The pulpit allows us to choose the topic, to set the tone, and to draw others into the discussion.
A lesser-known Aesop fable tells the story of a crow who tried to drink water from a pitcher. Because the pitcher had long, narrow opening, the crow could not get to the water. Tipping the pitcher would spill the water. The crow flew away and returned with a pebble in her beak. She dropped the pebble into the pitcher and the water level rose the slightest bit. After many trips back and forth, and many pebbles later, she had raised the water level high enough to drink. All the animals of the field came and drank, as well.
Sometimes preaching means raising the water level high enough for others to be able to drink the living water. We cannot create more water, but we must find a way serve it to others. One pebble at a time, one sermon at a time, we bring the life-giving water to others. Some conversations take time—years, maybe, and in some cases decades.
Some sermons call our listeners to action: “Today is the day of salvation!” “Repent, and believe the good news!” These sermons have the power to change lives (and destinies) in an instant. I’m in favor of such preaching, but the local preacher is also a pastor, and the very word pastor means to feed, and a steady diet of salvation-only preaching will leave the people of your church malnourished if they cannot also eat from the rest of the word of God.
When we remain in one church for more than a few months, we discover that the pulpit is not a one-way street. It is the place of conversation with the people we shepherd. The power of the pulpit goes beyond proclamation. The pulpit allows us to choose the topic, to set the tone, and to draw others into the discussion.
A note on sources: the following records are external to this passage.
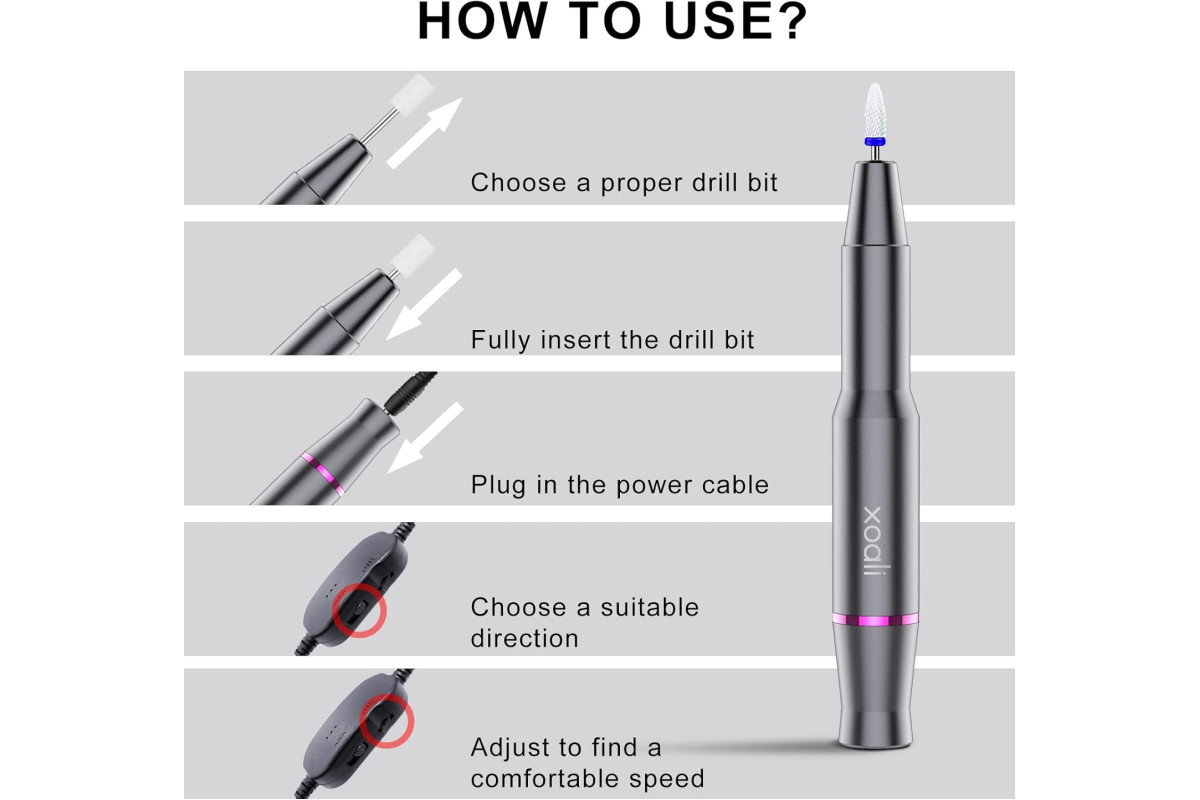 HOW TO USE?

Choose a proper drill bit

Fully insert the drill bit

Plug in the power cable

Choose a suitable direction

Adjust to find a comfortable speed

xoali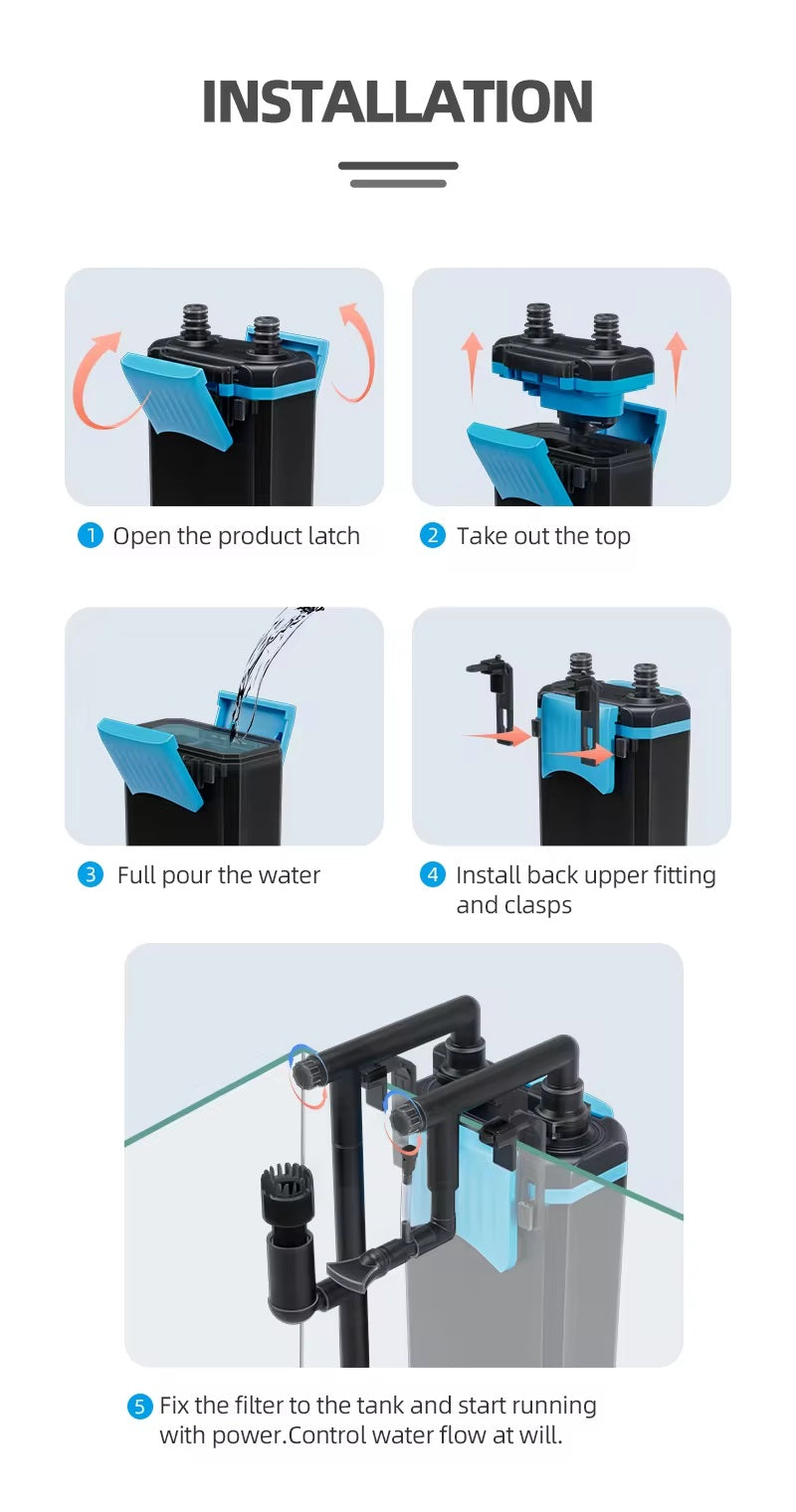 INSTALLATION

1 Open the product latch

2 Take out the top

3 Full pour the water

4 Install back upper fitting and clasps

5 Fix the filter to the tank and start running with power.Control water flow at will.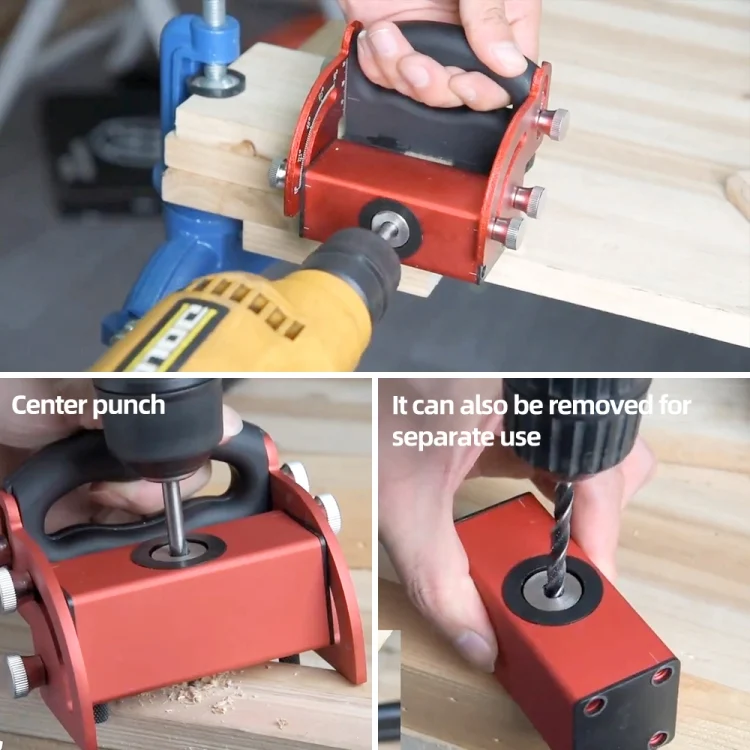 Center punch

It can also be removed for separate use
And a conversation it is, because after we step down from the pulpit, we are still involved in the lives of our people. In fact, their lives become an indicator of how effective our preaching really is. Do the people who listen to our preaching week after week, year after year, grow in their Christian maturity? Does our preaching go beyond proclaiming the new birth and also provide spiritual food and drink capable of growing the new babes in Christ? It’s a critical question: Do you preach from Sunday to Sunday, or generation to generation?
In fact, the spiritual lives of the people in your church provide excellent feedback regarding the substance and effectiveness of your preaching. The conduct of their lives is better feedback than a simple pat on the back and the weekly phrase, “Good word, Preacher.” The spiritual lives of your people might help you decide what you should preach on next week, or next month, or even for the coming year.
If you choose to stay at one church, you may just find yourself in a ten-year conversation.